The error rates in the test and train sets are quite similar. Thus, we do not seem to be over-training. This is not surprising as we are fitting a 2 parameter model to 400 data points. However, note that the boundary is a line. Because we are fitting a plane to the data, there is no other option here. The linear regression method is too rigid. The rigidity makes it stable and avoids over-training, but it also keeps the model from adapting to the non-linear relationship between $Y$ and $X$. We saw this before in the smoothing section. The next ML technique we consider is similar to the smoothing techniques described before.

K-nearest neighbor

K-nearest neighbors (kNN) is similar to bin smoothing, but it is easier to adapt to multiple dimensions. Basically, for any point $x$ for which we want an estimate, we look for the k nearest points and then take an average of these points. This gives us an estimate of $f(x_1,x_2)$, just like the bin smoother gave us an estimate of a curve. We can now control flexibility through $k$. Here we compare $k=1$ and $k=100$.

library(class)
mypar(2,2)
for(k in c(1, 100)){
  ## predict on train
  yhat <- knn(x, x, y, k=k)
  cat("KNN prediction error in train:", 
      1-mean((as.numeric(yhat)-1)==y), "\n")
  ## make plot
  yhat <- knn(x,test,y,k=k)
  cat("KNN prediction error in test:", 
      1-mean((as.numeric(yhat)-1)==ytest), "\n")
}
KNN prediction error in train: 0 
KNN prediction error in test: 0.3375 
KNN prediction error in train: 0.2725 
KNN prediction error in test: 0.3125 

To visualize why we make no errors in the train set and many errors in the test set when $k=1$ and obtain more stable results from $k=100$, we show the prediction regions (code not shown):

library(class)
mypar(2,2)
for(k in c(1,100)){
  ##predict on train
  yhat <- knn(x,x,y,k=k)
  ##make plot
  yhat <- knn(x,newx,y,k=k)
  colshat <- mycols[as.numeric(yhat)]
  plot(x,type="n",xlab="X1",ylab="X2",xlim=XLIM,ylim=YLIM)
  points(newx,col=colshat,cex=0.35,pch=16)
  contour(tmpx,tmpy,matrix(as.numeric(yhat),GS,GS),levels=c(1,2),
          add=TRUE,drawlabels=FALSE)
  points(x,bg=cols,pch=21)
  title(paste("Train: KNN (",k,")",sep=""))
  
  plot(test,type="n",xlab="X1",ylab="X2",xlim=XLIM,ylim=YLIM)
  points(newx,col=colshat,cex=0.35,pch=16)
  contour(tmpx,tmpy,matrix(as.numeric(yhat),GS,GS),levels=c(1,2),
          add=TRUE,drawlabels=FALSE)
  points(test,bg=cols,pch=21)
  title(paste("Test: KNN (",k,")",sep=""))
}

Prediction regions obtained with kNN for k=1 (top) and k=200 (bottom). We show both train (left) and test data (right).

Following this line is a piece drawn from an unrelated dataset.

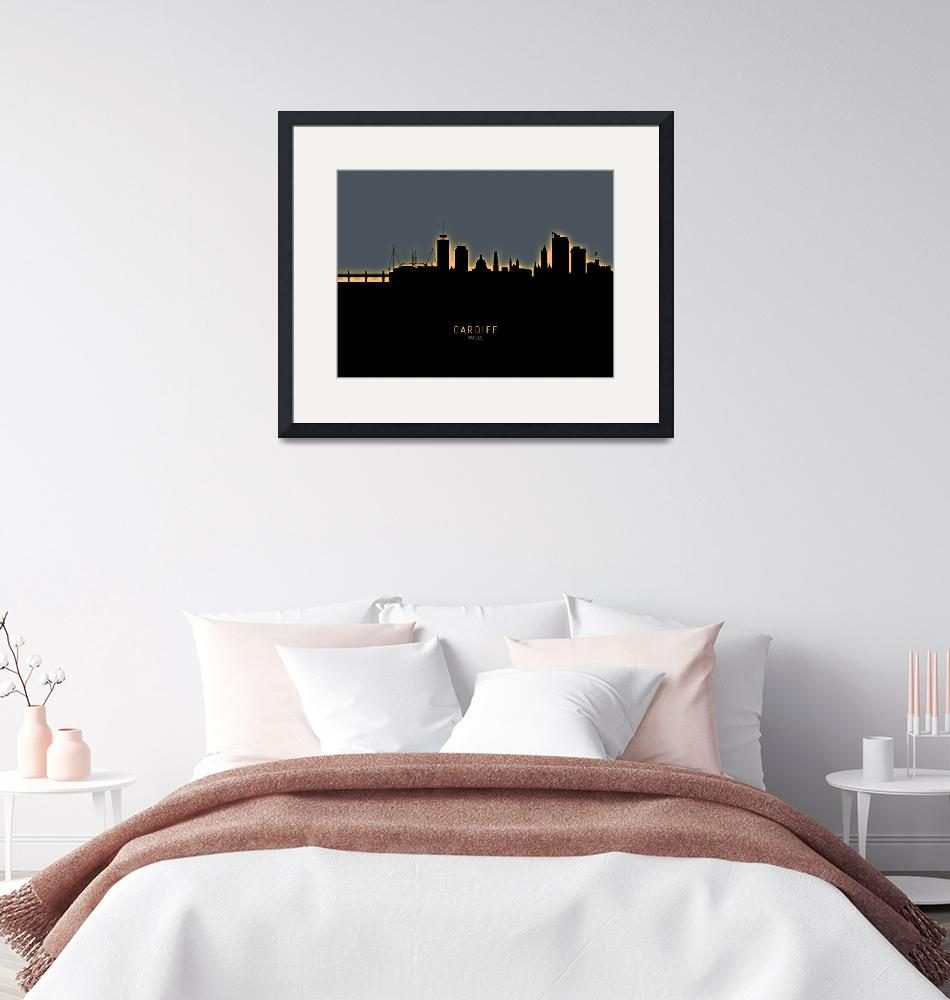 """Cardiff Wales Skyline""  (2019) by ModernArtPrints"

Prediction regions obtained with kNN for k=1 (top) and k=200 (bottom). We show both train (left) and test data (right).

When $k=1$, we make no mistakes in the training test since every point is its closest neighbor and it is equal to itself. However, we see some islands of blue in the red area that, once we move to the test set, are more error prone. In the case $k=100$, we do not have this problem and we also see that we improve the error rate over linear regression. We can also see that our estimate of $f(x_1,x_2)$ is closer to the truth.

Bayes rule

Bayes Rule 101 - From Wikipedia

Here we include a comparison of the test and train set errors for various values of $k$. We also include the error rate that we would make if we actually knew ${E}(Y | X_1=x1, X_2=x_2)$ referred to as Bayes Rule.

We start by computing the error rates…

###Bayes Rule
yhat <- apply(test,1,p)
cat("Bayes rule prediction error in train", 1-mean(round(yhat)==y), "\n")
Bayes rule prediction error in train 0.2825 
bayes.error=1-mean(round(yhat)==y)
train.error <- rep(0,16)
test.error <- rep(0,16)
for(k in seq(along=train.error)){
  ##predict on train
  yhat <- knn(x,x,y,k=2^(k/2))
  train.error[k] <- 1-mean((as.numeric(yhat)-1)==y)
  ##prediction on test    
  yhat <- knn(x,test,y,k=2^(k/2))
  test.error[k] <- 1-mean((as.numeric(yhat)-1)==y)
}

… and then plot the error rates against values of $k$. We also show the Bayes rules error rate as a horizontal line.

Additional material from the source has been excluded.